1. Tello has been separately tried and convicted.
2. Greenberg also raised an entrapment defense, and, through his adoption of Bradley's brief, apparently presses his claim on appeal. We find no basis for recognizing it, however, for reasons that will be evident from our treatment of the claim asserted by Bradley.
3. Constanza, although apparently available, was not called as a witness by any party.
4. It is not entirely clear why Bradley hesitated at first. According to Brenner, Bradley told him he "was out of [his] mind to even attempt such a big deal," suggesting that his hesitance might have been more the "circumspection of the criminal" rather than the "conscience of the upright." Kadis v. United States, 373 F.2d 370, 374 (1st Cir. 1967). Other testimony, however, supported Bradley's claim that he wanted nothing to do with cocaine under any circumstances.

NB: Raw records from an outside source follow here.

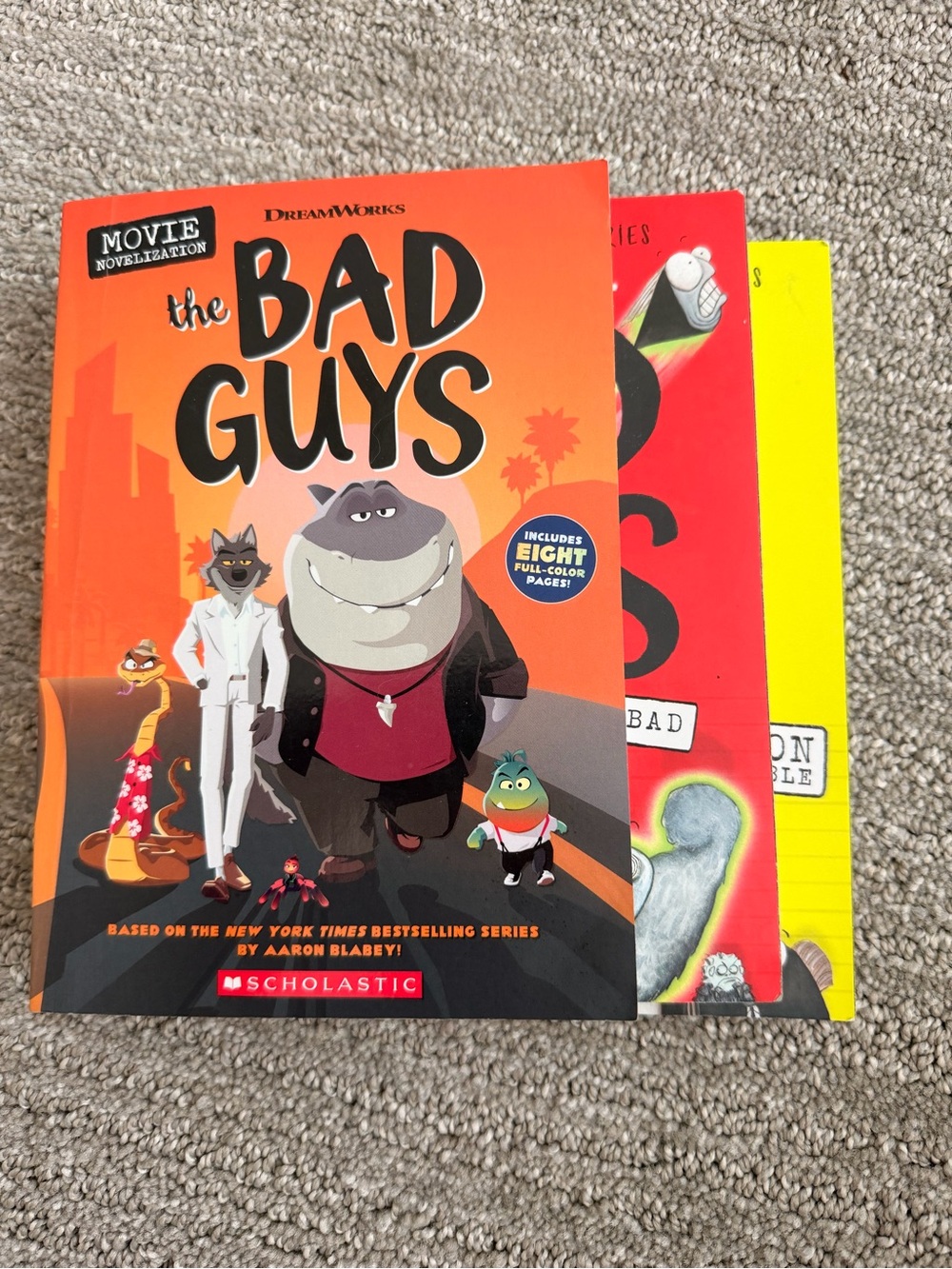 The Bad Guys Set of 3 Books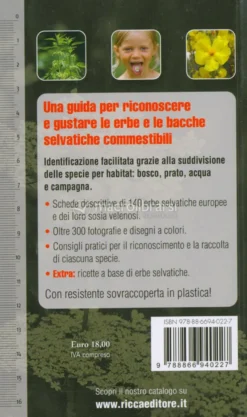 Erbe e Frutti Selvatici Commestibili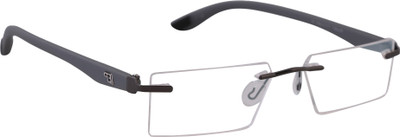 EYE PLAYER Rimless Rectangle Frame(50 mm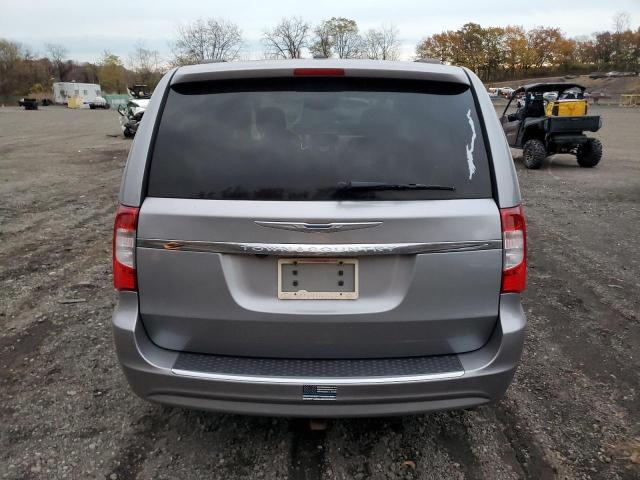 2C4RC1BG8ER409858 - 2014 CHRYSLER TOWN & COU TOURING GRAY photo 6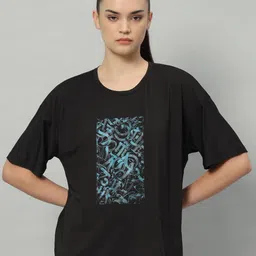 MKH Graphic Printed Drop-Shoulder Sleeves Dri-FIT T-shirt-picture-36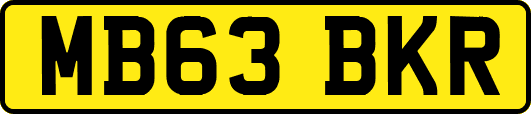 MB63BKR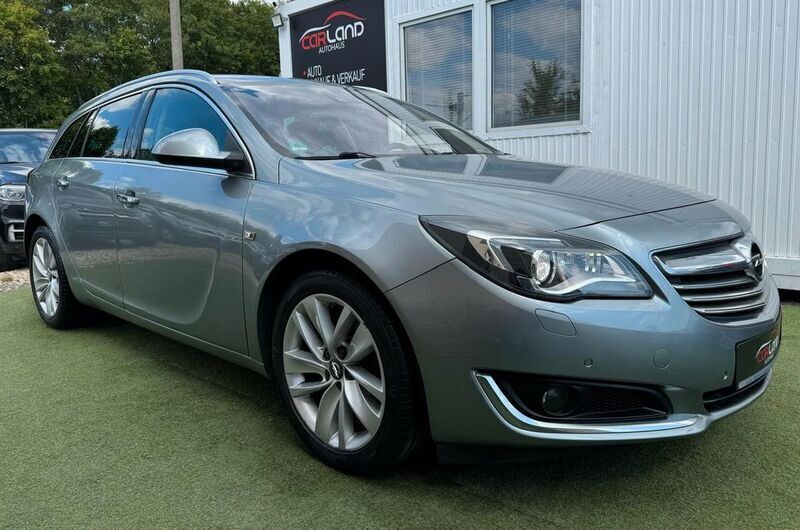 Silbersee/perl silber (m2) Gebraucht 2015 Opel Insignia Business Innovation Kombi | 9.990 € (Guter Preis) - Bild 1/4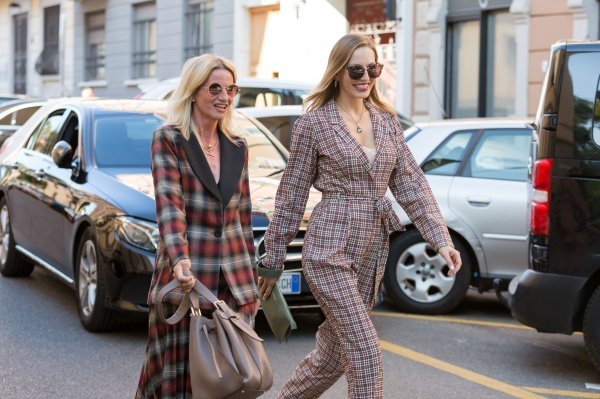 Street style na ulicama Milana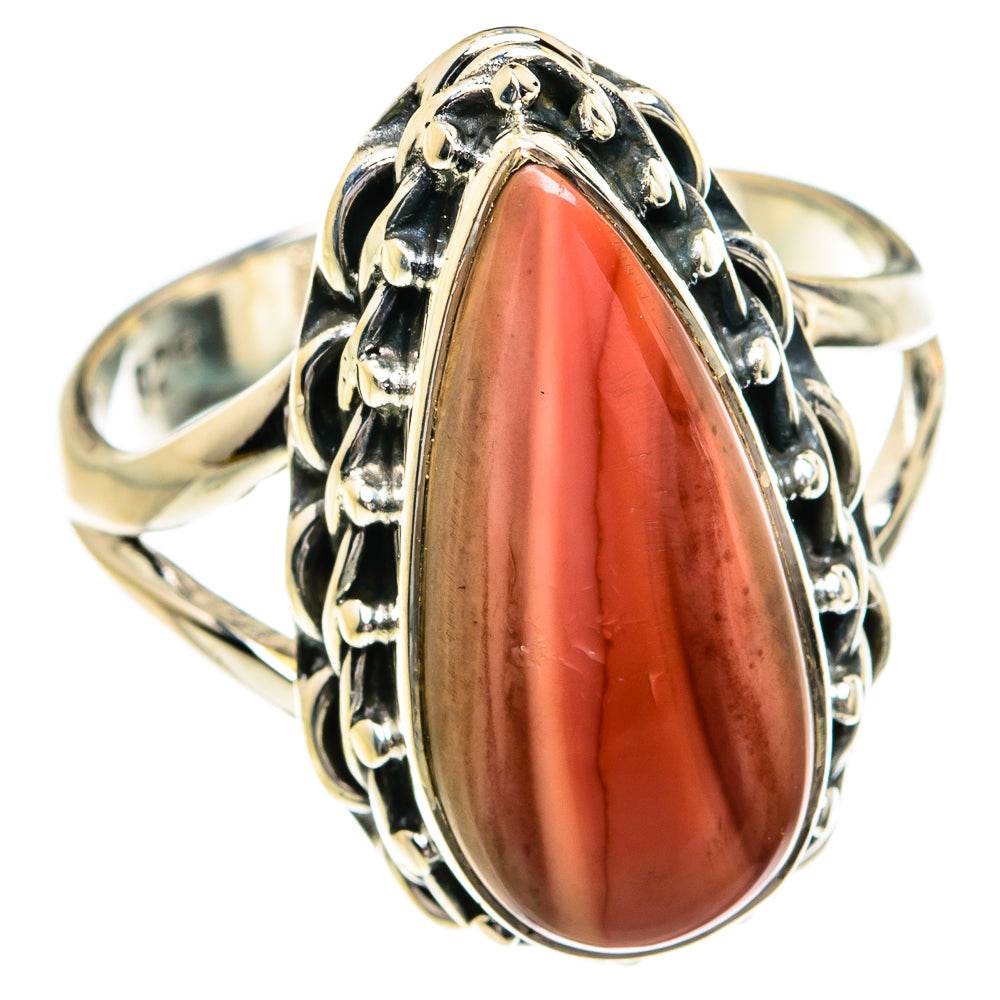 Imperial Jasper Rings handcrafted by Ana Silver Co - RING79295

5. We have substantial doubt whether this issue was properly preserved for this appeal. Entrapment and due process are distinct types of claims, and raising the one does not, of itself, raise the other. Cf. United States v. Johnson, 565 F.2d 179, 182 (1st Cir. 1977), cert. denied, 434 U.S. 1075, 98 S. Ct. 1264, 55 L. Ed. 2d 780. Moreover, the due process claim is for the court, not the jury, see id. at 181-82, and when the court in the present case responded to the United States Attorney, "Well, I don't think it outrageous, but that is not for me --" defendants took no further steps. At oral argument, however, the government conceded that the point was saved, so we will consider it.
6. We suggest that such a case, though argued to be a third-party case, is not really a third-party case at all. The intermediary in such instance is really acting under instructions, as a government subagent -- a quite different situation. Cf. United States v. Myers, 692 F.2d 823, 840 n.13 (2d Cir. 1982), cert. denied, 461 U.S. 961, 103 S. Ct. 2437, 77 L. Ed. 2d 1322.